Department of Paediatric Immunology, University Hospital for Children `Het WKZ', Utrecht, The Netherlands and
1 Department of Paediatrics, British Columbia Children's Hospital, Vancouver, Canada
Correspondence to:
N. M. Wulffraat, Department of Paediatric Immunology, University Hospital for Children, `HET Wilhelmina Kinderziekenhuis', Utrecht, The Netherlands.
Juvenile chronic arthritis (JCA), the most frequent autoimmune disease of childhood, is not a benign disease. Functional disability occurs in 2030% of patients with JCA and 510% develop a serious handicap [1]. Children with a polyarticular and systemic-onset form are especially at risk. To improve the outcome of these patients is a challenge for paediatric rheumatologists.
To improve disease outcome, immunosuppressive drugs like methotrexate [2], cyclosporin [3] and azathioprine [4] have been introduced in the treatment of JCA. Although these drugs have been proven to be effective in a substantial number of the JCA patients, the disease lingers on and results in more or less serious functional handicaps.
Treatment strategies resembling those used as an induction regimen for haematological malignancies are now being introduced. An example is the treatment regimen built up from methothrexate, pulses of methylprednisolone and cyclophosphamide [5]. The toxicity of this treatment regimen is high and effectiveness has not been proven. Case reports of adult patients with autoimmune diseases treated with autologous or allogeneic stem cell transplantation for a secondary haematological malignancy or bone marrow aplasia showed that patients may be cured of their original `autoimmune' disease [6]. This success motivated rheumatologists and haematologists to use autologous stem cell transplantation (ASCT) for the treatment of autoimmune diseases and there is a rapid expanding experience with ASCT [6]. The advantage of ASCT is that the conditioning treatment leads to radical eradication of mature T cells, while the stem cells are rescued by collecting them in advance. Theoretically, another advantage is that naive T cells should be re-educated after ASCT, resulting in peripheral tolerance. In this way, ASCT should not only be regarded as a heavy immunosuppressive (myeloablative) treatment, but should also induce protective `anti-inflammatory' responses. The experience in the first transplanted children with JCA is in line with this `theoretical concept' [7].

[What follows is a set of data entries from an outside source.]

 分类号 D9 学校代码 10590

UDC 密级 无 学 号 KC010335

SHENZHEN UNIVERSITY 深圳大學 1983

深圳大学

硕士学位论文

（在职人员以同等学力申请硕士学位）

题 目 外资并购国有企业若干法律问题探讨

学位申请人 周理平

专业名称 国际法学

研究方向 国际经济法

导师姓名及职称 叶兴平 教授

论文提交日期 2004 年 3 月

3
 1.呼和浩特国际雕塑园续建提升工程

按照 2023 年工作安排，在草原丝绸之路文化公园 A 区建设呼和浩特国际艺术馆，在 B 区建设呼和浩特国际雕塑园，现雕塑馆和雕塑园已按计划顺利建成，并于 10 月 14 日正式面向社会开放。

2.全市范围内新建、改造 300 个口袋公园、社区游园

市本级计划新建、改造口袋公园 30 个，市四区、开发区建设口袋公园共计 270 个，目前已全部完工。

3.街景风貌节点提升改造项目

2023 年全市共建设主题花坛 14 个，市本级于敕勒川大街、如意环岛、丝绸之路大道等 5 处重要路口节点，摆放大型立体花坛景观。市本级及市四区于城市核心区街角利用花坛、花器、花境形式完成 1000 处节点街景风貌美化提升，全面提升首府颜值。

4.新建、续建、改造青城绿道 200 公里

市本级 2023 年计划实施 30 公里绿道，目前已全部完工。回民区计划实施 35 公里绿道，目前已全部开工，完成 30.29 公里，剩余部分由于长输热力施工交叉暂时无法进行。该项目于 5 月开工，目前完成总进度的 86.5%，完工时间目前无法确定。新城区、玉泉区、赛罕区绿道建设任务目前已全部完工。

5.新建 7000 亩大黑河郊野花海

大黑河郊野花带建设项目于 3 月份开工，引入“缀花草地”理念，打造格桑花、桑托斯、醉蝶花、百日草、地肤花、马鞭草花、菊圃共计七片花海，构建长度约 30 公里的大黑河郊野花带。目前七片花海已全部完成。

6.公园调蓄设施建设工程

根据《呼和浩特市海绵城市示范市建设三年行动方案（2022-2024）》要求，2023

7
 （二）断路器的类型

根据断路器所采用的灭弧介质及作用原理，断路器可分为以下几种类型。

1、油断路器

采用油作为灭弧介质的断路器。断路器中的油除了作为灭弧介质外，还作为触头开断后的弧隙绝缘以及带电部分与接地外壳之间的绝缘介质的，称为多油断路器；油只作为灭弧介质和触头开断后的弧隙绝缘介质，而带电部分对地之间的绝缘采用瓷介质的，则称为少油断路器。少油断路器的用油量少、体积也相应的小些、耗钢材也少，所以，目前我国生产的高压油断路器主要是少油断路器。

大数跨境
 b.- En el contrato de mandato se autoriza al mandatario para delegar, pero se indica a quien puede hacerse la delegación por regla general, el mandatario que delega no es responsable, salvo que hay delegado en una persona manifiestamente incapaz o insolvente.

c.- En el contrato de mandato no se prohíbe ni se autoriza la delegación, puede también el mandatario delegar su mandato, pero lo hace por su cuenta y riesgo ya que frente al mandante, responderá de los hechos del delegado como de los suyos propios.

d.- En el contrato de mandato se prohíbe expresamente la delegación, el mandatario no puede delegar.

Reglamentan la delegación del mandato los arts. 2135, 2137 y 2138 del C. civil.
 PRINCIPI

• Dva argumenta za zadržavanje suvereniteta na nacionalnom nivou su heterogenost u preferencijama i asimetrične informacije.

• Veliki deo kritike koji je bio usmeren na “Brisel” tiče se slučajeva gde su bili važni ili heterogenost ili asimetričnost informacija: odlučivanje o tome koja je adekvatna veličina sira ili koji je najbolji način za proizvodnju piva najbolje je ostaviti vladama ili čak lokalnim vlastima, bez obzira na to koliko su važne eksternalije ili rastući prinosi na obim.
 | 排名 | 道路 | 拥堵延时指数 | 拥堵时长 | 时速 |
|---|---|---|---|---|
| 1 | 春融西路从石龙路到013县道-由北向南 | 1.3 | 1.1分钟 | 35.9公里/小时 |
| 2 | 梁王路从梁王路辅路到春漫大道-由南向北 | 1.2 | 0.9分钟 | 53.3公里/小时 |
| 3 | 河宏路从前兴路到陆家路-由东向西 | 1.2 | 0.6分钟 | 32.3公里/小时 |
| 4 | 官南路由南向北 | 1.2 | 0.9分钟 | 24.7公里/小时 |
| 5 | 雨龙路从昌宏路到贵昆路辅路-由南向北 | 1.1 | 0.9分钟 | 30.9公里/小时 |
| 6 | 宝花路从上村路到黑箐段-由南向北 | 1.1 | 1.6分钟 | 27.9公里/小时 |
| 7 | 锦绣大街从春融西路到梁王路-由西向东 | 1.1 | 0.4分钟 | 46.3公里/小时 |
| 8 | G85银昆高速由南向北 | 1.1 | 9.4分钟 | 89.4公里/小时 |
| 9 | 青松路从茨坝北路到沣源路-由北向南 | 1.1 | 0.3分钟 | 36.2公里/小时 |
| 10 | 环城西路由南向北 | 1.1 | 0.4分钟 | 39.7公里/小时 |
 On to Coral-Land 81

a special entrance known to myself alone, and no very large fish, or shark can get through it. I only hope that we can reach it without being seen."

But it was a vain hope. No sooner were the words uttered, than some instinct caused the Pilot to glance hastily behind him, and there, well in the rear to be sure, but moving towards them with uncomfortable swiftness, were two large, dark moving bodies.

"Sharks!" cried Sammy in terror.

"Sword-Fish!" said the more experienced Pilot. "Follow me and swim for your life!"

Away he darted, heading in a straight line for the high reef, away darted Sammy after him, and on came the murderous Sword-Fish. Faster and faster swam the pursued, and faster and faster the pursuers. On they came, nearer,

Of course, many questions have to be dealt with. Is ASCT the treatment of choice? After ASCT, the immunogenetic genotype does not change. However, the alternative, allogeneic stem cell transplantation, is not acceptable because of the higher mortality risk in a non-lethal disease. What is the best conditioning regimen? A hot topic is the use of total body irradiation (TBI). In experimental animal models, TBI is necessary to sustain remission [8]. On the other hand, TBI is rather toxic with a risk for infertility, growth retardation and cancer [9]. Another issue is the handling of the graft. Should we deplete for T cells and which method do we use for depletion [10]? Last, but not least, is the question whether we should use bone marrow as a source of stem cells or pure blood. The latter method certainly has advantages. Collection is much easier and in general more stem cells can be harvested. However, the patient should be pre-treated with G-CSF, which in theory could worsen the disease and, especially in the systemic-onset form, the risk of inducing macrophage-activating syndrome.
In this issue of Rheumatology, many experts are invited to give their opinion on the above-mentioned questions. Of course, we cannot solve all the answers at this stage, but the experience in experimental models and of the use of bone marrow (stem cell) transplantation in haematological malignancies can direct our way.
In this issue, the first results are presented after ASCT of four children with JCA [7], one child with systemic scleroderma [11] and patients with systemic lupus erythematosus [12]. Although the follow-up period is rather short, the first results are promising. Of course, long-term follow-up is necessary to determine the real place of ASCT in the treatment of these autoimmune diseases.
In May, during the `First workshop on the use of autologous stem cell transplantation in rheumatic diseases of childhood', we reached consensus about inclusion criteria for JCA, the conditioning regimen and graft handling, which is published in this issue [13]. It is important that we restrict ourselves to a very limited number of protocols, so we can really compare and evaluate the results. The articles in this issue are the result of a workshop where many paediatric rheumatologists and haematologists have discussed the major topics of ASCT.
In the near future, consensus has to be reached on other autoimmune diseases of childhood, e.g. scleroderma and systemic lupus erythematosus.